I’m building a program that utilizes libtorch to perform inference using static libs. Things work alright if I link libtorch_cpu.a using the whole-archive approach, but I need to be able to build without whole-archive. In the case without whole-archive, the build process succeeds, but I get an error at runtime that aten::mul isn’t available. Web searches resulted in the same issue, but usually the solution is to use whole-archive which is what I need to avoid.

Given that that is always the solution, I’m sure it will be tedious, but I’d like to just try to manually register the operators that are needed for my particular inference capability. My thought is to run the executable, see which operator it fails on, then update the code to manually register that operator, then rebuild, run, see which operator it complains about now, modify code to register it, and repeat as needed.

The problem is that I can’t figure out how to do the manual registration. I’ve found some stuff about registering custom operators, but these aren’t custom ops.

In the pytorch source tree, I found some code that registers a couple of aten operators - I stole it and pasted it into my own code, and it does look it now registers those two operators twice now, so I think the approach might work, but despite a lot of searching, I haven’t been able to find analogous code for the operators I’m looking for.
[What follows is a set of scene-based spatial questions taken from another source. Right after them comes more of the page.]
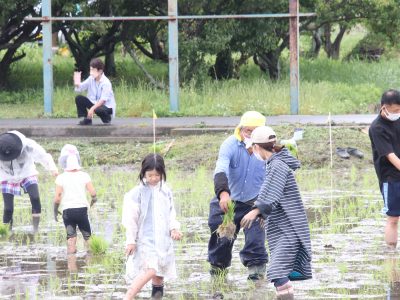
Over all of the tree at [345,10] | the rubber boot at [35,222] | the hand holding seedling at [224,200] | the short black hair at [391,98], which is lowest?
the rubber boot at [35,222]

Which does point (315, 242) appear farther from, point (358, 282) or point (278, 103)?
point (278, 103)

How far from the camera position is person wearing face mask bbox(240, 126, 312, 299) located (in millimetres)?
8516

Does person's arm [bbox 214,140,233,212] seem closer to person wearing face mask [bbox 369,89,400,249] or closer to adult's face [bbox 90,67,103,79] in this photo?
person wearing face mask [bbox 369,89,400,249]

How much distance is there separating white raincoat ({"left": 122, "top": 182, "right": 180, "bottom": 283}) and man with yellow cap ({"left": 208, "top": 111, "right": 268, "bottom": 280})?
2.63ft

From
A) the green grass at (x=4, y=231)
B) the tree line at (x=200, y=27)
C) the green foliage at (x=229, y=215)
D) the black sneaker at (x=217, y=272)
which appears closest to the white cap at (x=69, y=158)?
the green grass at (x=4, y=231)

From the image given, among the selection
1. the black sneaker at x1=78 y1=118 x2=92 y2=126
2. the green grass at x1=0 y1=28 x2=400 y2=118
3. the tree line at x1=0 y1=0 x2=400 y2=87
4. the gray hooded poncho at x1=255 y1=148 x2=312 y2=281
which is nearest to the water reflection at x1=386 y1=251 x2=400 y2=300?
the gray hooded poncho at x1=255 y1=148 x2=312 y2=281

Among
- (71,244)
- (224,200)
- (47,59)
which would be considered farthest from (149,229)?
(47,59)

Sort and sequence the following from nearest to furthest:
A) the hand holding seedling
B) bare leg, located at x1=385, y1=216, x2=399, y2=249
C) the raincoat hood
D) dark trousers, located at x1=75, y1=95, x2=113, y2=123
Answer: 1. the raincoat hood
2. the hand holding seedling
3. bare leg, located at x1=385, y1=216, x2=399, y2=249
4. dark trousers, located at x1=75, y1=95, x2=113, y2=123

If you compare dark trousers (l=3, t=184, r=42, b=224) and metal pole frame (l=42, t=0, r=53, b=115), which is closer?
dark trousers (l=3, t=184, r=42, b=224)

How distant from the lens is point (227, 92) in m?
24.8

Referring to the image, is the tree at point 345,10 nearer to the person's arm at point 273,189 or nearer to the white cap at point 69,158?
the white cap at point 69,158

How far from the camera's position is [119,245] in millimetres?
11375

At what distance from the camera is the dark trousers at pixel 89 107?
2031 cm

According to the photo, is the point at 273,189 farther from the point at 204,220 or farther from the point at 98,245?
the point at 204,220
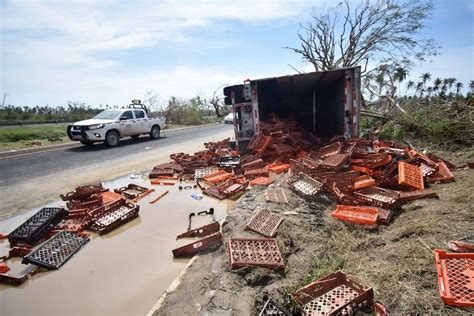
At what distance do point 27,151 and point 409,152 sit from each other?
14.9 m

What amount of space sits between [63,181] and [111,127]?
657cm

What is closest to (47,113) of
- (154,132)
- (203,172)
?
(154,132)

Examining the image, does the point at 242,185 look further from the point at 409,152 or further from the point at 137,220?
the point at 409,152

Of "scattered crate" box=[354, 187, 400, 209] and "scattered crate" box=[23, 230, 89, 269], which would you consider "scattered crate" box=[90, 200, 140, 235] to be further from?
"scattered crate" box=[354, 187, 400, 209]

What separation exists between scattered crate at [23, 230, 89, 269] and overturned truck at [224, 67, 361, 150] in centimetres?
558

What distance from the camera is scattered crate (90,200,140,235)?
14.6 ft

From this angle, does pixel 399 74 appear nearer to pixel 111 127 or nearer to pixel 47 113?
pixel 111 127

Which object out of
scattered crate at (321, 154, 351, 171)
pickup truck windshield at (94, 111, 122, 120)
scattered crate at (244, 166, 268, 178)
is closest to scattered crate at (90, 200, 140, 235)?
scattered crate at (244, 166, 268, 178)

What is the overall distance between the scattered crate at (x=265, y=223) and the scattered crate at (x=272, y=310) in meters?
1.27

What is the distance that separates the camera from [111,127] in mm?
13508

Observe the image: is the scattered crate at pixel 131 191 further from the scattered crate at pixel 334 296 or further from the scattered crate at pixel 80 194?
the scattered crate at pixel 334 296

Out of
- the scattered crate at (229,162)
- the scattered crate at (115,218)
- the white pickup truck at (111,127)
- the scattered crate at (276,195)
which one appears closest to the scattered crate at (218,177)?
the scattered crate at (229,162)

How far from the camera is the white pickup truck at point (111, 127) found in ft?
42.3

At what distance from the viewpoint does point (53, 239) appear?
3.97m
For what its worth - this is the code I’ve added to my program:

#include <torch/csrc/jit/runtime/register_ops_utils.h>

namespace torch {
namespace jit {

RegisterOperators reg_ops_directly(
         "aten::_ncf_unsqueeze(Tensor(a) self, int ndim) -> Tensor(a)",
         [](Stack& stack) {
           const int64_t ndim = pop(stack).toInt();
           auto self = pop(stack).toTensor();
           c10::SmallVector<int64_t, 8> sizes(ndim, 1);
           AT_ASSERT(self.dim() == 1);
  = self.size(0);
           push(stack, self.reshape(sizes));
         "aten::_ncf_view(Tensor(a) self, int[] input_shape, int normalized_ndim) -> Tensor(a)",
         [](Stack& stack) {
           const int64_t normalized_ndim = pop(stack).toInt();
           auto input_shape = pop(stack).toIntList();
           auto self = pop(stack).toTensor();
           const int64_t input_ndim = input_shape.size();
           c10::SmallVector<int64_t, 8> sizes(input_ndim, 1);
           for (int i = 0; i < input_ndim - normalized_ndim; ++i) {
    = input_shape.get(i);
           push(stack, self.reshape(sizes));

Without that code added, those two operators are listed in torch::jit::getAllOperators once, and with the code added, those two operators are listed twice.
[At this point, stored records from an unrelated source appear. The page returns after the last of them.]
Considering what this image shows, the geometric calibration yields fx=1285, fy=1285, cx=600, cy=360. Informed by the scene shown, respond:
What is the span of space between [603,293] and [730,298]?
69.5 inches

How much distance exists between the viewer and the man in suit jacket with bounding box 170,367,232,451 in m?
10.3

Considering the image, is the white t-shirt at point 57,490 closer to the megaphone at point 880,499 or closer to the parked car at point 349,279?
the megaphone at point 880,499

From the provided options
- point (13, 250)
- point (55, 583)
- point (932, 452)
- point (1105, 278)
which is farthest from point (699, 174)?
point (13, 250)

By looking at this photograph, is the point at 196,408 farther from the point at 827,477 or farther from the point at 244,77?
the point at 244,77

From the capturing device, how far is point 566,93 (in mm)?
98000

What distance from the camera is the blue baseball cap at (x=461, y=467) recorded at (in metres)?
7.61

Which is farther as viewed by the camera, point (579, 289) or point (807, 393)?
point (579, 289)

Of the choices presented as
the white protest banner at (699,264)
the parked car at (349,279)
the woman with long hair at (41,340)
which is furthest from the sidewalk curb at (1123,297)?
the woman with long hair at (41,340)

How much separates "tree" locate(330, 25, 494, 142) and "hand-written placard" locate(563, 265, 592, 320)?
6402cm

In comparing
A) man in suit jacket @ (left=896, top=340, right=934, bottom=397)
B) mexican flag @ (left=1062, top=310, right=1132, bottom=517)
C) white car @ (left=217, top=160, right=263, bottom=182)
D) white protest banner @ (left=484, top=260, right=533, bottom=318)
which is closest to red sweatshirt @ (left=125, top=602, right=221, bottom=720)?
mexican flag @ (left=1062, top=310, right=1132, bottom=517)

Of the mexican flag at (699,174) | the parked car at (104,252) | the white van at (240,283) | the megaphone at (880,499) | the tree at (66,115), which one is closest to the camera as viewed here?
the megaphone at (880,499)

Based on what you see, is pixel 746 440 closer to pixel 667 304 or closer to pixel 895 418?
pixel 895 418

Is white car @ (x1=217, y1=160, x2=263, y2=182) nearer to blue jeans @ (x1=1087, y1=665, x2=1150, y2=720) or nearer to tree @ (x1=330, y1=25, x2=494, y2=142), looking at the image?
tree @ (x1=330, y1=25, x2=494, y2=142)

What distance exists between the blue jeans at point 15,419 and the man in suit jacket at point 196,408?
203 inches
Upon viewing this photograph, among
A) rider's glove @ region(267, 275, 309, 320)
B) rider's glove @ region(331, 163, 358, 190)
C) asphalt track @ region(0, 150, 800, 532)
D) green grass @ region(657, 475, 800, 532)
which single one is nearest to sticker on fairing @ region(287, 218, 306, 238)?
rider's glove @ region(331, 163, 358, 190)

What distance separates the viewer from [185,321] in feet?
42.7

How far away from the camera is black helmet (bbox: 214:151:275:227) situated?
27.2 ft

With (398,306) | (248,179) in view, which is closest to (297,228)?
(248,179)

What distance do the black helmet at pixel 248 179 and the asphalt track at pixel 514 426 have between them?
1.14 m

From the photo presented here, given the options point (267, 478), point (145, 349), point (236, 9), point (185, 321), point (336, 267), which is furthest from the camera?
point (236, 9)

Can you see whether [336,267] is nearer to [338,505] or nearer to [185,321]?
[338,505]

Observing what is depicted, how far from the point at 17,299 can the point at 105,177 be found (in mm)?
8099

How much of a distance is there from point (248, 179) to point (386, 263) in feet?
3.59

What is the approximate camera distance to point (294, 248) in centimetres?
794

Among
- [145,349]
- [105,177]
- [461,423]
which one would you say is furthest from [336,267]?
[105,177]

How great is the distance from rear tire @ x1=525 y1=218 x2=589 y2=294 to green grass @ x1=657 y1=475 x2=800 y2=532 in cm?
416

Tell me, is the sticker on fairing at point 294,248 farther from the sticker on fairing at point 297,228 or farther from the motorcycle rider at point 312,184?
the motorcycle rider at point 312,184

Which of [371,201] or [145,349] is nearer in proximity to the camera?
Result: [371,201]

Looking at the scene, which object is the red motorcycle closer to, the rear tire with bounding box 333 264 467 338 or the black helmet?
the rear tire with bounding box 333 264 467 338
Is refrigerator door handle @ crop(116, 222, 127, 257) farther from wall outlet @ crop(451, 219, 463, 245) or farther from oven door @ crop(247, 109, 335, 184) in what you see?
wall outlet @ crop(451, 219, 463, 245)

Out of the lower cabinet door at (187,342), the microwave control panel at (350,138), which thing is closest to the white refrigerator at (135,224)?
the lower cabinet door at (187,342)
Can I use this approach to manually register the aten::mul operator? I fully realize there could be a lot more operators after that, which I am ok with - if I just figure out how to get the first one situated, I hope I’ll be able to get through others.
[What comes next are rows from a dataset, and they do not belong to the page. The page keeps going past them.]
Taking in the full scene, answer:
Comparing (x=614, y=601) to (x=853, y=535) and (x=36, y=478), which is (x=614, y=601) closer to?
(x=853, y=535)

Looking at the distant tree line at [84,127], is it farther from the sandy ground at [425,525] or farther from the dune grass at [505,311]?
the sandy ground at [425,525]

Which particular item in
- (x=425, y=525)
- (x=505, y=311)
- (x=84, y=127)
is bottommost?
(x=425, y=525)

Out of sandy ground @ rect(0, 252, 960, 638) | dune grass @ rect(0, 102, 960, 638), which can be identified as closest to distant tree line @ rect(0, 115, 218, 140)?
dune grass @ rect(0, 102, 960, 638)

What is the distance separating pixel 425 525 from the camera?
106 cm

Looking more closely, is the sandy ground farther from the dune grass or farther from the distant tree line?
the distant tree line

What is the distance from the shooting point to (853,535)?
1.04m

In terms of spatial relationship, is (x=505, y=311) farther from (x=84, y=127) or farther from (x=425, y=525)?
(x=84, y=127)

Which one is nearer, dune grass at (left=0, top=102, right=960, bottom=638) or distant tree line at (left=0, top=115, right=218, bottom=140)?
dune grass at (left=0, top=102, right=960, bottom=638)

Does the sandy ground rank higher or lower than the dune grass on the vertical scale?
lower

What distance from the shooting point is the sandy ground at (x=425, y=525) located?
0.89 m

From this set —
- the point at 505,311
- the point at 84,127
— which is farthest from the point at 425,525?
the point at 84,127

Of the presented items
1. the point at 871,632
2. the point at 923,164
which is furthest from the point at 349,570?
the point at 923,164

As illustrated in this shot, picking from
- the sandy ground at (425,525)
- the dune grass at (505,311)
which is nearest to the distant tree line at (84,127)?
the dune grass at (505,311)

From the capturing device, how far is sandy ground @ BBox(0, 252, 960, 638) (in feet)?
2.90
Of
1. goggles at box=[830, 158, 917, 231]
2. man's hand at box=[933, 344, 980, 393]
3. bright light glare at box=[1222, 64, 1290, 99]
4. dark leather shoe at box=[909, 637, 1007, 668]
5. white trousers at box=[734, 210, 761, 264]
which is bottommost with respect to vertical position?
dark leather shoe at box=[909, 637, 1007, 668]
If there’s a different / better way (that doesn’t involve whole-archive), I’d be up for suggestions there too. One thing I was thinking was to extract out the necessary .o files from libtorch_cpu.a and making a “sub-library” where I link with whole-archive for the (smaller) sub-library, but linked without whole-archive for the rest. I’ve tried this a bunch, but have not been successful yet in determining which .o files need to be in the sub-library to make it work. I like the idea of manually registering the ops better because it gives me better control over what is linked in and what is not, but like I said, open to suggestion.

[ Full disclosure: I posted an issue on github a while back for this same issue here: Static Linking C++, Op not available at runtime · Issue #111654 · pytorch/pytorch · GitHub ]

I really appreciate any guidance - thanks!